A paragraph near the end of Scheer's article talked about the "single-bullet theory" and suggested it was unbelievable. Immediately after that paragraph, Scheer states: "This and other evidence led the House Select Committee on Assassinations in 1979 to conclude after a two-year investigation that 'President John F. Kennedy was probably assassinated as a result of a conspiracy.' "

Scheer's article leads one to believe that the House committee disagreed with the single-bullet theory and that that disagreement, along with other evidence, led to its conclusion that there was a conspiracy.

In fact, the committee, of which I was the assistant deputy chief counsel, concluded that the single-bullet theory was valid . While the committee was, like a great many other Americans, initially very skeptical, after two years of investigation, including consultations with the country's foremost experts in forensic pathology and ballistics, it was compelled, by the evidence , to accept the single-bullet theory.

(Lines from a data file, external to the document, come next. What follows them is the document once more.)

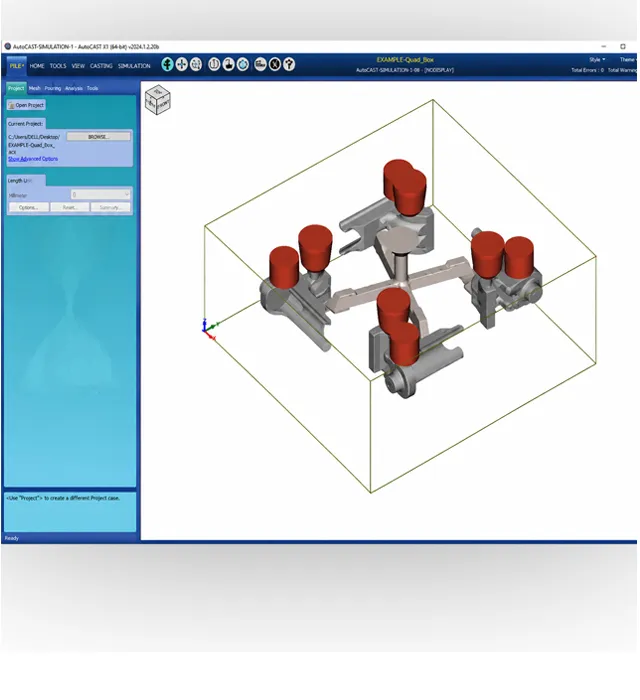 Simulation AutoCAST XT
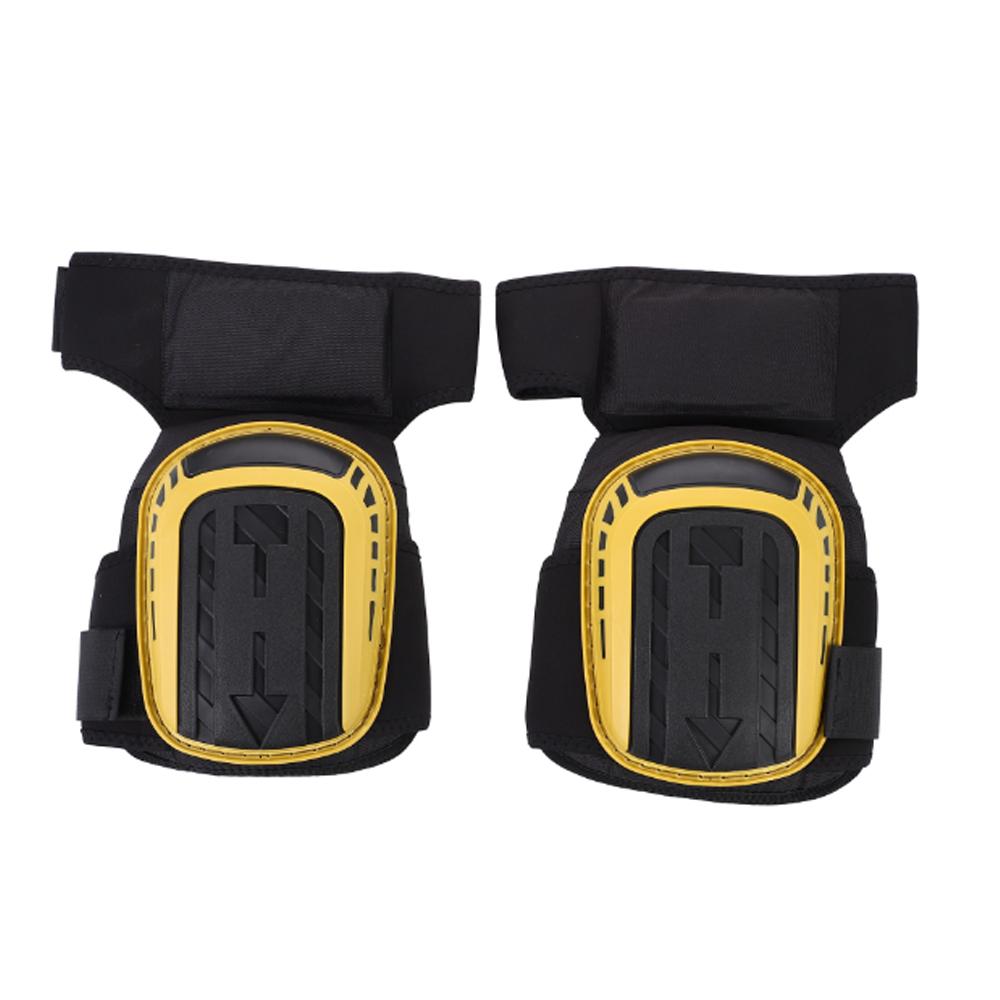 Double-Layer Shockproof Knee Protectors - 20mm Thick Gel-EVA Hybrid Padding for Concrete Grinding/Cleaning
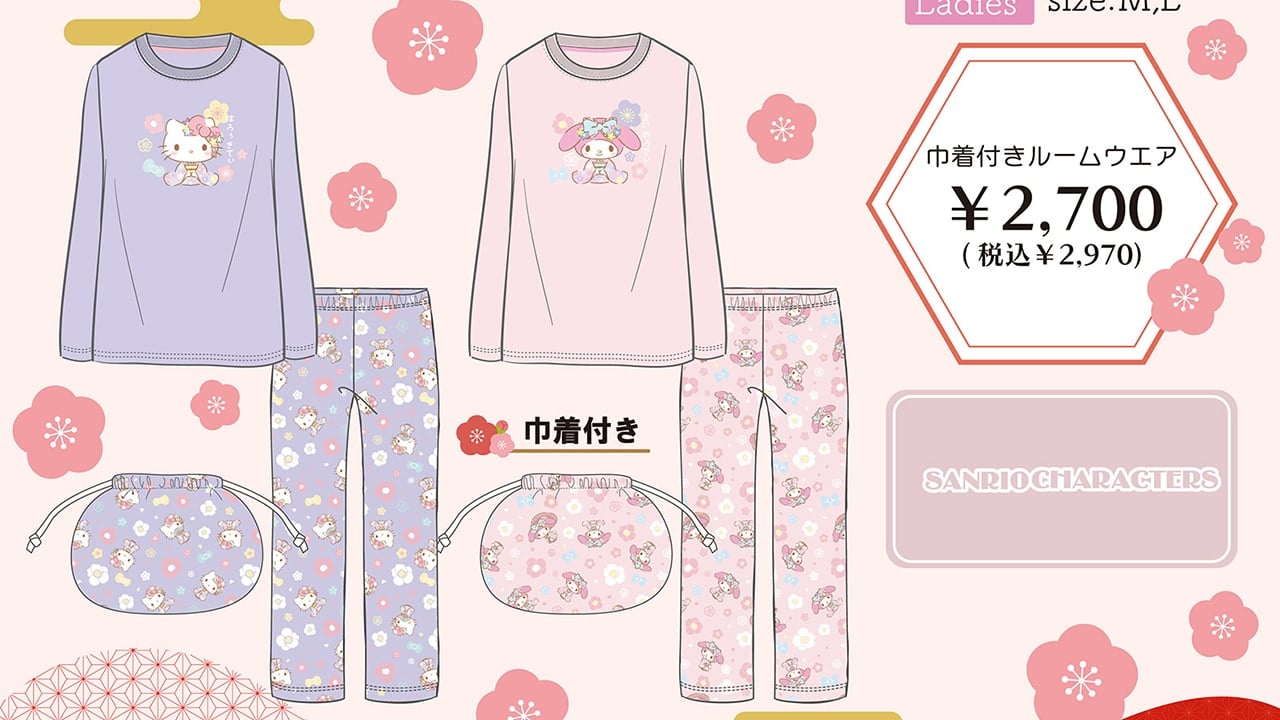 「サンリオ×パシオス」和柄パジャマが現在発売中！ハローキティ&マイメロディのデザインが可愛すぎ◎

In this regard, the results of neutron activation analysis, which permitted a very precise analysis of the bullet, as well as fragments located at the scene, were completely consistent with the theory that a single bullet wounded both President Kennedy and Gov. John Connolly.

While Scheer is correct in stating that the Select Committee on Assassinations concluded that Kennedy was probably assassinated as a result of a conspiracy, he neglects to state that it also concluded that the President was struck by two bullets, both of which were fired by Lee Harvey Oswald from the sixth floor of the Texas School Book Depository.